Sir John Beddington, Britain’s Chief Scientist, went on record this week with a statement intended to dispel mounting fears about the nuclear disaster unfolding in Japan. According to this expert, because explosions at nuclear plants only endanger people living nearby they are of no concern to those living “elsewhere”.
It is hard to comprehend the emotional detachment enabling a supposedly sane man – let alone someone speaking publicly on behalf of an entire country – to say such things at a time when thousands of people are fleeing for their lives, and Japanese workers are volunteering to commit suicide trying to avert a nuclear disaster.
Does it ever occur to scientists such as Beddington that human beings living here might not WANT people living “elsewhere” to be killed, contaminated, or panicked into abandoning their homes? Is it not obvious that deaths, contamination, birth defects and all the sum total of human misery from such disasters might be an issue of vital importance to those “living elsewhere” or living “safely outside the exclusion zone” ? Does Sir Beddington see from his highly focused studies of roentgens and sieverts that a problem for one group of people becomes a problem for us all, that is, if we care?
These things often do not figure in a scientist’s calculations, due to a faulty habit of reducing a situation to its smallest components, and ignoring the completed picture which details are supposed to create. The normal mind is not fascinated by details the way the autistic personality is, because it can synthesise them into an overall impression, enabling complicated judgements which the autistic mind can never grasp.
2 September 2014 – Breaking news for Britain’s Chief Scientist Sir John Beddington:
The Pacific Ocean seems to have died completely! 98% of seafloor covered with dead marine life compared to 1% before Fukushima. “Do we have a problem? No, it’s not serious for elsewhere.” Whew, thanks, Sir John!
The autistic personality lavishes their attention on what a normal mind considers mere trivia, compared to the larger reality. The autistic fondness for the repetitive nature of detail fails to see what is staring them in the face, and high functioning types such as Sir John will be much offended to think their finely honed observations missed anything important. In reality, situations are much more than just the sum of their parts, and this difference is easily perceptible to a normal consciousness.

__EXERCISES TO COMPLETE__
1) Answer these questions from the piece on the Japanese nuclear disaster:
(a) What position does Sir John Beddington hold?
(b) What are Japanese workers said to be volunteering to do?
(c) What date heads the "Breaking news" addition?
2) Continue the piece on the Japanese nuclear disaster from its final sentence.
The material that comes after the piece on the Japanese nuclear disaster has no connection to it.

__DATA SUPPLIED__

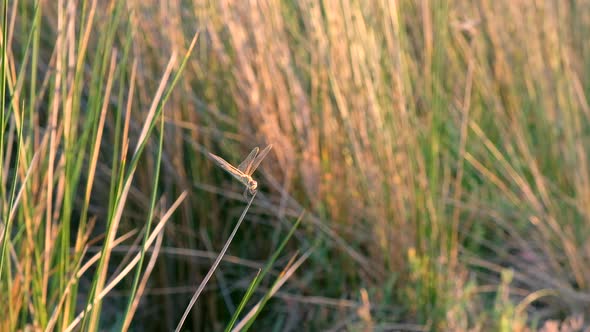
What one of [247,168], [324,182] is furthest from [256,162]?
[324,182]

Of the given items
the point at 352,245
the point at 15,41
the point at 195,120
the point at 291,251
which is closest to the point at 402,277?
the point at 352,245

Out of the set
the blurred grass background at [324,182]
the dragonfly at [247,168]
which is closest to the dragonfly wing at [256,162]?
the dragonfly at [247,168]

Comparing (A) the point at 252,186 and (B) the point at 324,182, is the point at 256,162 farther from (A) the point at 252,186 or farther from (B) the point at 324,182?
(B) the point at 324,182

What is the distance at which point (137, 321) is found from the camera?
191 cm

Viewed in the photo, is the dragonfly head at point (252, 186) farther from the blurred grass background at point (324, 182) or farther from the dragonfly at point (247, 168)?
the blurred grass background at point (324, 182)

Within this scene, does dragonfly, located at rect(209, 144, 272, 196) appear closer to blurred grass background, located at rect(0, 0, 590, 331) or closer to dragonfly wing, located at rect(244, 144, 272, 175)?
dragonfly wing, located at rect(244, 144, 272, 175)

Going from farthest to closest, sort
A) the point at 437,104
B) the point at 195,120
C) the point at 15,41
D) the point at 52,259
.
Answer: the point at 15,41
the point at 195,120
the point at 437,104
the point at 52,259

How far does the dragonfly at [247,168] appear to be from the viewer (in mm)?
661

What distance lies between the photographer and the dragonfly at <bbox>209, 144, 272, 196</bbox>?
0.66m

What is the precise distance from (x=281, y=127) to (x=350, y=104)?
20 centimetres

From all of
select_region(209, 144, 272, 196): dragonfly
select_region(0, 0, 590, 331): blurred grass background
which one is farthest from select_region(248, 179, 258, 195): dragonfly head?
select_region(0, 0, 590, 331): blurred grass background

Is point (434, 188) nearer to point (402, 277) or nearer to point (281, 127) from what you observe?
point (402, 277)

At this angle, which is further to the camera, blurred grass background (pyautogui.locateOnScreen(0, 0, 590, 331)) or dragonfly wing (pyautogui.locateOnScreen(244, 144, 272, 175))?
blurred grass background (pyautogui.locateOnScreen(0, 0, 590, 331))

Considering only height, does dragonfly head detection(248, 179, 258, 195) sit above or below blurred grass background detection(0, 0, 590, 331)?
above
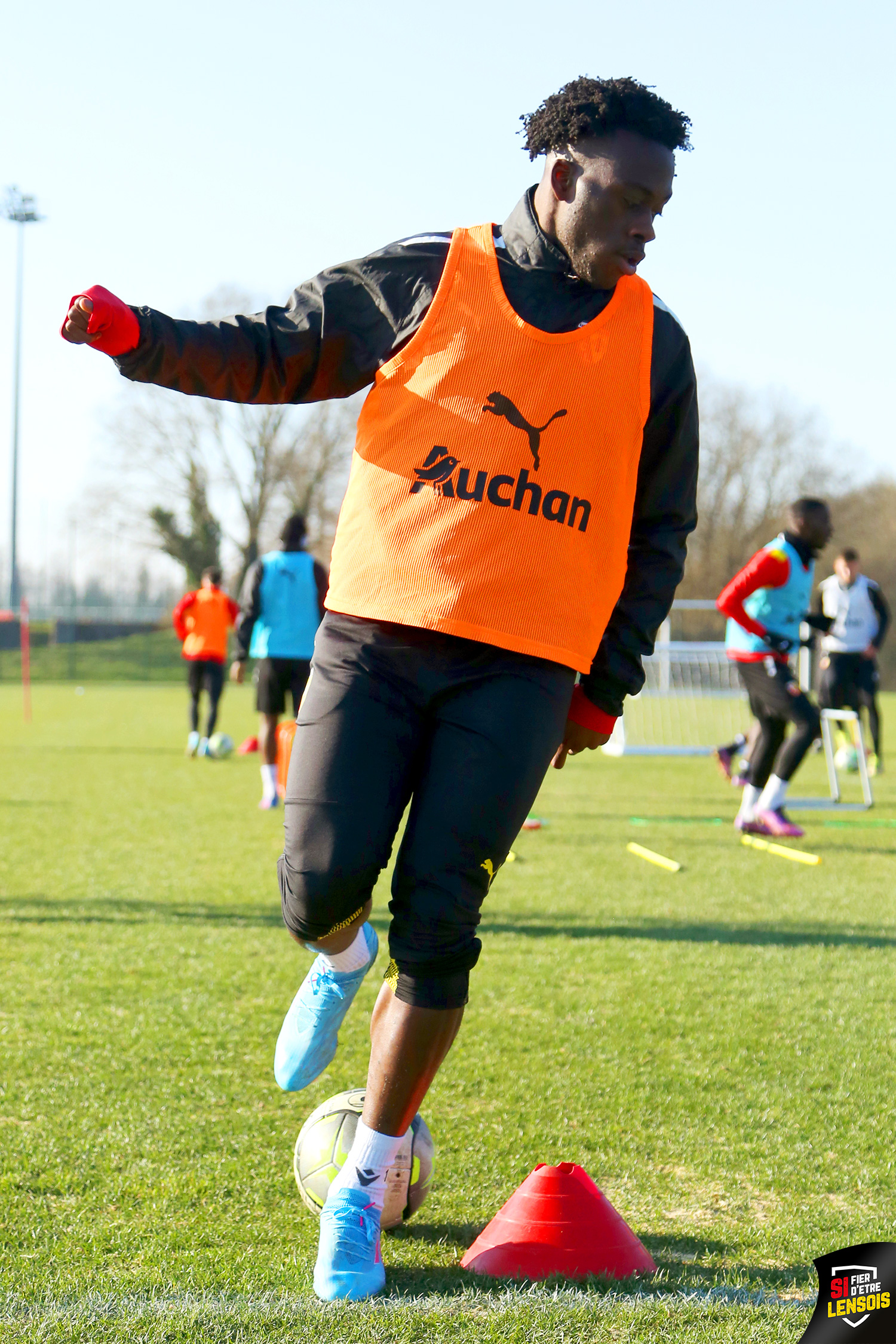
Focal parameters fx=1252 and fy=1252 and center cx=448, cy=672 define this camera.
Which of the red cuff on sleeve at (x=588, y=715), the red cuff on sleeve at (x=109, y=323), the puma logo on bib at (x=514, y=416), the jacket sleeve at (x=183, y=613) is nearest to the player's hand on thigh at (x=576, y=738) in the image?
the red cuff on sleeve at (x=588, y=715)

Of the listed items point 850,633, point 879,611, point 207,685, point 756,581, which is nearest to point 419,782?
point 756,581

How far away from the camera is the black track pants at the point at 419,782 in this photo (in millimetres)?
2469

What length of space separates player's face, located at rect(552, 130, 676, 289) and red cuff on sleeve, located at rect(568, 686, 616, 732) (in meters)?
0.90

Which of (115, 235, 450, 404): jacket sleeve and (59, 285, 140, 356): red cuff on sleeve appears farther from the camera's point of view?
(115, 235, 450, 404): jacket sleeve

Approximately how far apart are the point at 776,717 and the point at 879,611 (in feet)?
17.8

__EXERCISE RESPONSES__
1)
(a) He is Britain's Chief Scientist.
(b) They are volunteering to commit suicide trying to avert a nuclear disaster.
(c) 2 September 2014.

2)
Sir John Beddington, regarding Japan:
“In this reasonable worst case you get an explosion. You get some radioactive material going up to about 500 metres up into the air. Now, that’s really serious, but it’s serious again for the local area. It’s not serious for elsewhere … do we have a problem?
The answer is unequivocally no. Absolutely no issue. The problems are within 30 km of the reactor. And to give you a flavour for that, when Chernobyl had a massive fire at the graphite core, material was going up not just 500 metres but to 30,000 feet. ..But even in the case of Chernobyl, the exclusion zone that they had was about 30 kilometres.
And in that exclusion zone, outside that, there is no evidence whatsoever to indicate people had problems from the radiation. The problems with Chernobyl were people continuing to drink the water, continuing to eat vegetables and so on and that was where the problems came from. That’s not going to be the case here. So what I would really re-emphasise is that this is very problematic for the area.. beyond that 20 or 30 kilometres, it’s really not an issue.. “
I wonder if Sir John could visit the Ukrainian and Belarussian orphanages, to explain that there is no evidence of problems outside the exclusion zone? The Russian approach, also, also to deny that radiation caused any ill effects, and that is still their official line. You will not find the nuclear industry willing to discuss Chernobyl except in vague let’s-move-on terms, like a drunk explaining last night’s bender – and the hit and run murder he still hopes to get away with.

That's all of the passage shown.